[EXERCISE OBJECTIVE] Update the material below by replacing every "sandy beach" with "sandy shore", and leave all other text as it is.

[DATA FOR PROCESSING]
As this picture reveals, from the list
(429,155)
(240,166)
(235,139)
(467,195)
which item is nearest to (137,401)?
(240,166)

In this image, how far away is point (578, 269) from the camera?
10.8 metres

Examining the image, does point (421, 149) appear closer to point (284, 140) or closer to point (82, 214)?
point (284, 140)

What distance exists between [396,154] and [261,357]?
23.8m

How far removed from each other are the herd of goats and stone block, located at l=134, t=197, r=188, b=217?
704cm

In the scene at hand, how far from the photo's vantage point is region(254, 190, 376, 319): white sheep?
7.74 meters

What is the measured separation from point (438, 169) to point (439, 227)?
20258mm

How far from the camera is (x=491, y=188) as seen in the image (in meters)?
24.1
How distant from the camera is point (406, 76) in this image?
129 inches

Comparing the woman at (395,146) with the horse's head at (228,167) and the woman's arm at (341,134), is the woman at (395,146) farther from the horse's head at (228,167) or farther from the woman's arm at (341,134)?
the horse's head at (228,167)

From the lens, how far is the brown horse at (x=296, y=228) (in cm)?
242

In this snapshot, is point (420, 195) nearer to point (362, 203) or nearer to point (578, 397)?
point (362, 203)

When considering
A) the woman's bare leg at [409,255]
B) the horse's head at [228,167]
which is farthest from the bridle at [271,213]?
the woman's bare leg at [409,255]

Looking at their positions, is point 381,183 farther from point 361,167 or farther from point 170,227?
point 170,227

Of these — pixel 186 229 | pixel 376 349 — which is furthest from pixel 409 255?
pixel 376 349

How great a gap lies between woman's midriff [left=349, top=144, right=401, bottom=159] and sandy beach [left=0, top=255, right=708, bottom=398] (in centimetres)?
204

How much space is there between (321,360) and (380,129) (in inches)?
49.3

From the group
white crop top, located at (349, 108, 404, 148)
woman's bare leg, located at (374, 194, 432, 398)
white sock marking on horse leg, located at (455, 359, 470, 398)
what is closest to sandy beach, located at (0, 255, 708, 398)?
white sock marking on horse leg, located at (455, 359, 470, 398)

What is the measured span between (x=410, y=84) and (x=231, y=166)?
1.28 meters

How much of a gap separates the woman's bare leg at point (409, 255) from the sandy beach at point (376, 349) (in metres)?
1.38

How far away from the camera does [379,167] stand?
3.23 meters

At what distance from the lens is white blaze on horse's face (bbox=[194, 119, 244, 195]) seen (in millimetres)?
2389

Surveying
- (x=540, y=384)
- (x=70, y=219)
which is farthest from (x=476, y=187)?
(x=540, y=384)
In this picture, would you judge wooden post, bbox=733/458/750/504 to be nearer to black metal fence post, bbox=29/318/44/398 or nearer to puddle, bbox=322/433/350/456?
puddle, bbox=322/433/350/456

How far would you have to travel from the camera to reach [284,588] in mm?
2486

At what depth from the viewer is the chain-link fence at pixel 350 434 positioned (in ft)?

[WRITTEN RESPONSE]
As this picture reveals, from the list
(429,155)
(240,166)
(235,139)
(467,195)
which item is nearest to (137,401)?
(240,166)

In this image, how far away is point (578, 269) from the camera?
10.8 metres

Examining the image, does point (421, 149) appear closer to point (284, 140) or closer to point (82, 214)?
point (284, 140)

What distance exists between [396,154] and [261,357]?
23.8m

How far removed from each other are the herd of goats and stone block, located at l=134, t=197, r=188, b=217?
704cm

In the scene at hand, how far from the photo's vantage point is region(254, 190, 376, 319): white sheep?
7.74 meters

What is the measured separation from point (438, 169) to point (439, 227)?
20258mm

How far from the camera is (x=491, y=188) as seen in the image (in meters)?
24.1
How distant from the camera is point (406, 76) in this image?
129 inches

Comparing the woman at (395,146) with the horse's head at (228,167) and the woman's arm at (341,134), is the woman at (395,146) farther from the horse's head at (228,167) or farther from the woman's arm at (341,134)?
the horse's head at (228,167)

From the lens, how far is the brown horse at (x=296, y=228) (in cm)?
242

In this snapshot, is point (420, 195) nearer to point (362, 203) or nearer to point (578, 397)?
point (362, 203)

When considering
A) the woman's bare leg at [409,255]
B) the horse's head at [228,167]
which is farthest from the bridle at [271,213]?
the woman's bare leg at [409,255]

Looking at their positions, is point 381,183 farther from point 361,167 or farther from point 170,227?
point 170,227

Of these — pixel 186 229 | pixel 376 349 — which is furthest from pixel 409 255?
pixel 376 349

How great a gap lies between woman's midriff [left=349, top=144, right=401, bottom=159] and sandy shore [left=0, top=255, right=708, bottom=398] (in centimetres)?
204

How much space is there between (321,360) and (380,129) (in inches)?
49.3

From the group
white crop top, located at (349, 108, 404, 148)
woman's bare leg, located at (374, 194, 432, 398)
white sock marking on horse leg, located at (455, 359, 470, 398)
what is closest to sandy shore, located at (0, 255, 708, 398)?
white sock marking on horse leg, located at (455, 359, 470, 398)

What is the measured span between (x=410, y=84) and (x=231, y=166)?
1.28 meters

How much of a gap separates the woman's bare leg at point (409, 255) from the sandy shore at point (376, 349) (in metres)?
1.38

How far away from the camera does [379,167] stand?
3.23 meters

At what distance from the lens is white blaze on horse's face (bbox=[194, 119, 244, 195]) seen (in millimetres)?
2389

Surveying
- (x=540, y=384)
- (x=70, y=219)
which is farthest from (x=476, y=187)?
(x=540, y=384)
In this picture, would you judge wooden post, bbox=733/458/750/504 to be nearer to black metal fence post, bbox=29/318/44/398 or nearer to puddle, bbox=322/433/350/456?
puddle, bbox=322/433/350/456

How far would you have to travel from the camera to reach [284,588] in mm?
2486

At what depth from the viewer is the chain-link fence at pixel 350 434 positioned (in ft)?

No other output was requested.